整理番号:2053 D
計測値。 高さ: 4.79 cm、幅: 1.18 cm、厚さ: 1.4 cm
素材: ポリエステル。
年代:第25王朝、紀元前747-656年頃
産出地:エジプト。 エジプト、テーベ
所蔵。
解説
左足を前に出し、両腕を下げて歩くタウェレを描いたファイアンスのアミュレットです。 女神は、カバ、ワニ、人間の女性の特徴を併せ持つ、いつもの姿で登場します。 淡いターコイズブルーに、鬘やワニの尾などの黒がアクセントになっています。
Back view.
Discussion
恐ろしいカバの女神、タウェレットはアポトロパ(保護)女神であった。 古王国時代の葬祭呪文(前2686-2160年頃)からその存在が知られているが、新王国時代(前1550-1069年頃)に個人的な信心が高まるまで、彼女の信仰は大きくはならなかった。 彼女の肖像をあしらったアミュレットの製作が大幅に増加したのはこの時期である。 しかし、古代エジプトにおけるカバの女性のお守りの歴史は古く、前王朝時代(紀元前3200〜3000年頃)にはすでに存在していたことがわかります。

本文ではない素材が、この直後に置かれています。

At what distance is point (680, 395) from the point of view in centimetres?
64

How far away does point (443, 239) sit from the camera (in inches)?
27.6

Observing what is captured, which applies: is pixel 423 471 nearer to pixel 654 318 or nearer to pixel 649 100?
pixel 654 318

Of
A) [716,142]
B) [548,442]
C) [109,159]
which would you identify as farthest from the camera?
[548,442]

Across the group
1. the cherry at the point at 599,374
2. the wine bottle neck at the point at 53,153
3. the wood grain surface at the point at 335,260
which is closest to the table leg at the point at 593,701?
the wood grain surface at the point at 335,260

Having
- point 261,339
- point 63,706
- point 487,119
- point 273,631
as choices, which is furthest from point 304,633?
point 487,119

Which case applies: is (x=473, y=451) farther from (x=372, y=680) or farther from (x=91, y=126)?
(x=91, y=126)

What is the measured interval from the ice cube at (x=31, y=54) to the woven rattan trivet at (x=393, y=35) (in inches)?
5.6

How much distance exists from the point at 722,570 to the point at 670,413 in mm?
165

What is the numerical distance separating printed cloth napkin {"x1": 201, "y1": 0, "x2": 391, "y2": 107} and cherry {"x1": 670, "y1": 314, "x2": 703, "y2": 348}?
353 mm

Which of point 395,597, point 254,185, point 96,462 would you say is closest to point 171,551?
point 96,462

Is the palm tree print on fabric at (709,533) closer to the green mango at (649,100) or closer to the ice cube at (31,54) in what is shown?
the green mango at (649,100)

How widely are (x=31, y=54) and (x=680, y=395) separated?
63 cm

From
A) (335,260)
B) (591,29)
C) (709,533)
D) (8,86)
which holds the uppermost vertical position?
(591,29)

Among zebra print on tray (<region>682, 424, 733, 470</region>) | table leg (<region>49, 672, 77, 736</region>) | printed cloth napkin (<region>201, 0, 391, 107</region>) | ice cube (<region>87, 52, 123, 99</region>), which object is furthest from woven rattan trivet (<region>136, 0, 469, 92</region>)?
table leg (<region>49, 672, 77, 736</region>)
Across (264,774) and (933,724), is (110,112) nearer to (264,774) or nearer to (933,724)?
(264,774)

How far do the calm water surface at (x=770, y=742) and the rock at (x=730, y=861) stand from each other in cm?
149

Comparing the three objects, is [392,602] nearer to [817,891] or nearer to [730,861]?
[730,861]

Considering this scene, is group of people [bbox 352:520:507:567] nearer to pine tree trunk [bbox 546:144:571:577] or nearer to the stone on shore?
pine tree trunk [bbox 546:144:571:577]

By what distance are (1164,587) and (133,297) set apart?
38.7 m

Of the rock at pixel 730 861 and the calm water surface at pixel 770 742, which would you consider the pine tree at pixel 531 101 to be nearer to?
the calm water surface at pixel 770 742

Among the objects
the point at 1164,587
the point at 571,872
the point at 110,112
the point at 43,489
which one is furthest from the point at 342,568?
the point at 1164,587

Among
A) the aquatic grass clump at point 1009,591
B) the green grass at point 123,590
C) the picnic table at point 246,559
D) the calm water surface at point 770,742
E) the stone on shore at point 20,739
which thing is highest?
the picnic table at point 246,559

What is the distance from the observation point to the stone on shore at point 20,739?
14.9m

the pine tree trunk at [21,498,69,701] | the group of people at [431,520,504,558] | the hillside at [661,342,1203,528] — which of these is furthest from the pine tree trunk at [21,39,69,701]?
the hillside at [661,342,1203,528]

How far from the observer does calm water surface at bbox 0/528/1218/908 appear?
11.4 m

この獣形神タウェレットは、特に母親と子供の保護を担当し、そのアポトロパシーは出産の際に最も頻繁に呼び出された。 カバ、雌ライオン、ナイルワニなどの肉食獣の姿は、悪意あるものに恐怖を与え、追い払うと考えられていた。 そのため、彼女の姿をしたお守りは、子供の病気や死を防ぐのに役立つと考えられていた。 また、助産婦が出産の際に使用する道具、例えばアポトロパイの象牙の杖などにも彼女の像が描かれている。
タウェレトは獰猛で暴力的なだけでなく、非常に慈悲深い神であり、その擬人化された(人間の)特徴は彼女の母親としての属性を表しています。 彼女の乳房と膨らんだ腹は妊婦の形を思わせ、子供を産むのに適していることを示している。 この乳房は、ナイル川の氾濫を象徴する神ハピィと共通し、一般に豊穣と再生力の象徴とされている。 タウェレットは、「レの目」が父に腹を立て、雌ライオンの姿でヌビアに隠遁するという、広く一般に知られた神話に登場することがある。 Reの眼が最終的にエジプトに戻ると、彼女はカバの姿-おそらくTaweret-になり、その結果ナイル川の毎年の氾濫(洪水)をもたらしたとされる。 この神話は、タウェレが豊穣と若返りの女神として機能していることを示すものである。 古代エジプトのアミュレット(Amulets of Ancient Egypt). テキサス州 テキサス大学出版局. 40-1.